— Given problem 1 —
According to the biography of Frederick II of Dießen, in what year did he become Count in the Sempt area?
— Given problem 2 —
Carry on the biography of Frederick II of Dießen, picking up right after its final sentence.

— Selection —

-- -- --

Frederick II of Dießen (also known as Frederick I of Regensburg; 1005 – 1075) was a German nobleman. He is documented as bailiff (Vogt) of the Regensburg cathedral chapter in 1035. He is one of the earliest known ancestors of the Counts of Andechs.

Life 
His father was Count Frederick of Dießen (d. ), a relative of the legendary Bavarian count Rasso (d. 954), who administered the area around Dießen and Haching. His mother was Hemma, a daughter of Duke Conrad I of Swabia.

He became Domvogt of Regensburg in 1035. In 1055, he became Count in the Sempt area.

He died in 1075, as a lay brother in the Sankt Blasien Abbey in the Black Forest.

-- -- --

— Extracted entries —
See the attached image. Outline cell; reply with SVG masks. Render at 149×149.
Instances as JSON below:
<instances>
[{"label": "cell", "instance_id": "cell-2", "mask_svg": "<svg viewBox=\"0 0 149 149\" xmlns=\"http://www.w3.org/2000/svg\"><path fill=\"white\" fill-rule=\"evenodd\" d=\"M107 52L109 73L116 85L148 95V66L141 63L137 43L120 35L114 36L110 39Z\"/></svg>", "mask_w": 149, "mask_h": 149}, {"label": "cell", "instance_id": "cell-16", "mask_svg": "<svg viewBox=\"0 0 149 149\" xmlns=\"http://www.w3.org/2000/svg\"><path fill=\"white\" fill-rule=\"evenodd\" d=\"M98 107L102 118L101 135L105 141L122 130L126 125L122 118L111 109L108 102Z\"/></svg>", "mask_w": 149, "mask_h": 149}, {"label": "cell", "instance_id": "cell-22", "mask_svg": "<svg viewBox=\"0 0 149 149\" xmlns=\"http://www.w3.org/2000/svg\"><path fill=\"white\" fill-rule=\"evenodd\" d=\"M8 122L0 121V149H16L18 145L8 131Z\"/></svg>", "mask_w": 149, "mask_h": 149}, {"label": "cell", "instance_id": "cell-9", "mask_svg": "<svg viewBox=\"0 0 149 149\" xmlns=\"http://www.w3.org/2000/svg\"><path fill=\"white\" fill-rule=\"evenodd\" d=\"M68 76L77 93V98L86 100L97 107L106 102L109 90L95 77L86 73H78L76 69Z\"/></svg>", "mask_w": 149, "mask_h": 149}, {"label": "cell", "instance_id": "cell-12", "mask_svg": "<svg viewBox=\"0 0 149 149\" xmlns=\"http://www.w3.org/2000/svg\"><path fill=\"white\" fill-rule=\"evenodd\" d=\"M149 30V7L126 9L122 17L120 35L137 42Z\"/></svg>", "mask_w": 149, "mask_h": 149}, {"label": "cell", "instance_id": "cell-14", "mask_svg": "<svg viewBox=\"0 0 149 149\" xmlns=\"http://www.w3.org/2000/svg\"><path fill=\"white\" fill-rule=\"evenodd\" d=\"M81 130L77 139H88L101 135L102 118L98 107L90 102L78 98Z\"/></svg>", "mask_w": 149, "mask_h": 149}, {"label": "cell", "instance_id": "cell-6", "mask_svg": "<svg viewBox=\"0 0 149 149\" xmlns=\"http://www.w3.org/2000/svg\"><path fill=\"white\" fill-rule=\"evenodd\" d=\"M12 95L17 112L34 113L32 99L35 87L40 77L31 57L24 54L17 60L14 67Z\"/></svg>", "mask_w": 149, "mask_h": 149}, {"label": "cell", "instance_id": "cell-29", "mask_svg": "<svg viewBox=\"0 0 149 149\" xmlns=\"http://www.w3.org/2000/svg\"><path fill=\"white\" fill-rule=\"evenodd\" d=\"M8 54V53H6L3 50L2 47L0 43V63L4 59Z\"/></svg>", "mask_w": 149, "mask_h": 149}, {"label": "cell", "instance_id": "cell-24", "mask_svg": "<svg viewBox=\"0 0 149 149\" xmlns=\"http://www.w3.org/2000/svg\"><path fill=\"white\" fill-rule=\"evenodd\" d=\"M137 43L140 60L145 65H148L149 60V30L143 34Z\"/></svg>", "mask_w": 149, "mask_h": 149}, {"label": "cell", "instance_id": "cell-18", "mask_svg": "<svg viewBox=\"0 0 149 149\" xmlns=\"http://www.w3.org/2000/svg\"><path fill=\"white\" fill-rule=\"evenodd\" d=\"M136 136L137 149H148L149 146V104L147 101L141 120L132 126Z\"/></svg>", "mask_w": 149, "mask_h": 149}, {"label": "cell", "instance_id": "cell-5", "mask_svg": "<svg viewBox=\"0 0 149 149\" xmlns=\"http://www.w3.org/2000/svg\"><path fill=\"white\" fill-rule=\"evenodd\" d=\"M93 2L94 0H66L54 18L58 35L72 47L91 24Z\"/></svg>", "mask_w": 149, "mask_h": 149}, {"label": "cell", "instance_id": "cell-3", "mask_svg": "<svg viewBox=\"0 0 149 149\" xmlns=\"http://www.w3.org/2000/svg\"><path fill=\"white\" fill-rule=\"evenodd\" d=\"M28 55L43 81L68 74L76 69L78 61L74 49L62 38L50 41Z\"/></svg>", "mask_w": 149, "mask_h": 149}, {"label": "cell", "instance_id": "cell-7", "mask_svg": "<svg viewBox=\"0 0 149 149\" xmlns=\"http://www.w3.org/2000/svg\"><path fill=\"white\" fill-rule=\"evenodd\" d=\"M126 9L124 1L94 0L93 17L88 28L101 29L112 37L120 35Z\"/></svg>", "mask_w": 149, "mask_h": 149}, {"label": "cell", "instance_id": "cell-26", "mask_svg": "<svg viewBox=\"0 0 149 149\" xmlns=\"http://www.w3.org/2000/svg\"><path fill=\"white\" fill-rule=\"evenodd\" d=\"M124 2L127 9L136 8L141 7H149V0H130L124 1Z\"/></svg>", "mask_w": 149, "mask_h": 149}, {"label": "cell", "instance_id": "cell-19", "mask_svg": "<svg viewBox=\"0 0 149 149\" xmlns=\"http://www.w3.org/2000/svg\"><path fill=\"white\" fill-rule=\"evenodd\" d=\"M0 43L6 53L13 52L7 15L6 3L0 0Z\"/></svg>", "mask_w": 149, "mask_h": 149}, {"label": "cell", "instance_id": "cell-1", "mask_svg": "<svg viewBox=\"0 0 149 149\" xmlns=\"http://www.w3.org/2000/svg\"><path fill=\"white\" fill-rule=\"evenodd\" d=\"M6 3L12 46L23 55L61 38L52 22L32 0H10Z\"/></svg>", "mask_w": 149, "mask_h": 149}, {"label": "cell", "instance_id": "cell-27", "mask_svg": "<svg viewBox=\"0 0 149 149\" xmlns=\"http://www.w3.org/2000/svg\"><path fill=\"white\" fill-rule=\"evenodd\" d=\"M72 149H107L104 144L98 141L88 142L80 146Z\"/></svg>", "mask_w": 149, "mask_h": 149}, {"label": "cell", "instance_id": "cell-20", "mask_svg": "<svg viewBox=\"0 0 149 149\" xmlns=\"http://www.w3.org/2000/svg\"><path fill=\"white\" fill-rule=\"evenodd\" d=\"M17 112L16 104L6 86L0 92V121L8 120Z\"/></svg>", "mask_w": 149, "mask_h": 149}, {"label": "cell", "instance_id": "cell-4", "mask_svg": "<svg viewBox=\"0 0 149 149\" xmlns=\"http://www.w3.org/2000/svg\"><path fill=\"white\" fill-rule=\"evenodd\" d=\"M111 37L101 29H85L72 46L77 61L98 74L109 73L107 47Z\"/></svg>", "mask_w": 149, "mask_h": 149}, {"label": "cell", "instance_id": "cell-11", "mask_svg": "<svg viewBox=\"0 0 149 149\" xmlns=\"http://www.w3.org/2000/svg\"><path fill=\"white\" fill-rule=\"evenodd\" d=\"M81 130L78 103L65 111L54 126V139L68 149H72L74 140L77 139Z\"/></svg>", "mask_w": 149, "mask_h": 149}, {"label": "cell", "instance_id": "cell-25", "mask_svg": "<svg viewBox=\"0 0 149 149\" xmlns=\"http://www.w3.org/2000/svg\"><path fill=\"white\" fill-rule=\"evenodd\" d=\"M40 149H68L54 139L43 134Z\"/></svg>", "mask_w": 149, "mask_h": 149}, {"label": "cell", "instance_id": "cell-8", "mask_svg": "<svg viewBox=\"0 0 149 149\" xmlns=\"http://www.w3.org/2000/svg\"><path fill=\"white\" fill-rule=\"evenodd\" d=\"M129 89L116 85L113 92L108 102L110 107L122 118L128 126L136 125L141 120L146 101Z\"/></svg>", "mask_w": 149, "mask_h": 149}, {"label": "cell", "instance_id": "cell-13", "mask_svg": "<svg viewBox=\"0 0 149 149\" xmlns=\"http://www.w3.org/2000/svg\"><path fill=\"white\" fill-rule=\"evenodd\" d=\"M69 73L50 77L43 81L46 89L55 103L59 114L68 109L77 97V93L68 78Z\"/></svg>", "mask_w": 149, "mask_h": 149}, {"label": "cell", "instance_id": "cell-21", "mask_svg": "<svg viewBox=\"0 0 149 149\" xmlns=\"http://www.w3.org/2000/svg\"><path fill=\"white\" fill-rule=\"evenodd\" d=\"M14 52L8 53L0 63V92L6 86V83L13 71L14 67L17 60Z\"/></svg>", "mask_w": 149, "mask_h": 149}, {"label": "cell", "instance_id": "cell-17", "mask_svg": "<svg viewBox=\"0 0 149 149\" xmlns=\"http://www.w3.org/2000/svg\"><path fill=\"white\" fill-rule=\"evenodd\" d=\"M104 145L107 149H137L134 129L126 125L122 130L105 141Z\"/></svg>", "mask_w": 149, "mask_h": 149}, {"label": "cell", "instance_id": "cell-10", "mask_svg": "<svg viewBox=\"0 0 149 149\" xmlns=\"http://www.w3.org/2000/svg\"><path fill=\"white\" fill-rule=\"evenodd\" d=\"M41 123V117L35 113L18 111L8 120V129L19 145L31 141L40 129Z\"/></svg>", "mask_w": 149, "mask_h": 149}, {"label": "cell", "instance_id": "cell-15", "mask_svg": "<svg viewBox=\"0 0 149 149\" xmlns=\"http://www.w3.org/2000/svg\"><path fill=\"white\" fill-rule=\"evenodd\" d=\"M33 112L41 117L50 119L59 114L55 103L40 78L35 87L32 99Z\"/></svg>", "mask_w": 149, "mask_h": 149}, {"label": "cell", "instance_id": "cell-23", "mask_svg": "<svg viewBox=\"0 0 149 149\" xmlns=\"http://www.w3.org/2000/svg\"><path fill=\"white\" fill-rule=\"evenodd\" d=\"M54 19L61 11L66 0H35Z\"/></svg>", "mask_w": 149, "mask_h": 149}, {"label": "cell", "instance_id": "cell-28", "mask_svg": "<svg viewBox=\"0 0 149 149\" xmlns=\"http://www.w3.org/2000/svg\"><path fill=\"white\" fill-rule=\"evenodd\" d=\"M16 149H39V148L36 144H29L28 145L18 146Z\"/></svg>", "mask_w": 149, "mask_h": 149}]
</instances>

-- -- --

— Response 1 —
1055

— Response 2 —
Marriages and issue 
Frederick married three times:
 Hadamut (d. 1060), a daughter of Eberhard of Eppenstein.  Together, they had one daughter:
 Haziga (c. 1040 – 1 August 1104), also known as Hadegunde, married Herman of Kastl and secondly Otto I, Count of Scheyern
 Irmgard of Gilching.  Together, they had the following children:
 Uta, married Kuno of Rott, Count palatine of Bavaria
 Arnold (d. after 1091), succeeded his father as Count of Dießen
 Frederick, succeeded as Vogt of the cathedral chapter of Regensburg
 Meinhard (d. after 1070), succeeded as Count of Gilching
 Hemma
 Liutgard, married Count Adalbert I of Bogen
 Berthold, Count jure uxoris of Schwarzenburg
 Tuta, a daughter of the Vogt Hartwig I of Regensburg.  This marriage was childless.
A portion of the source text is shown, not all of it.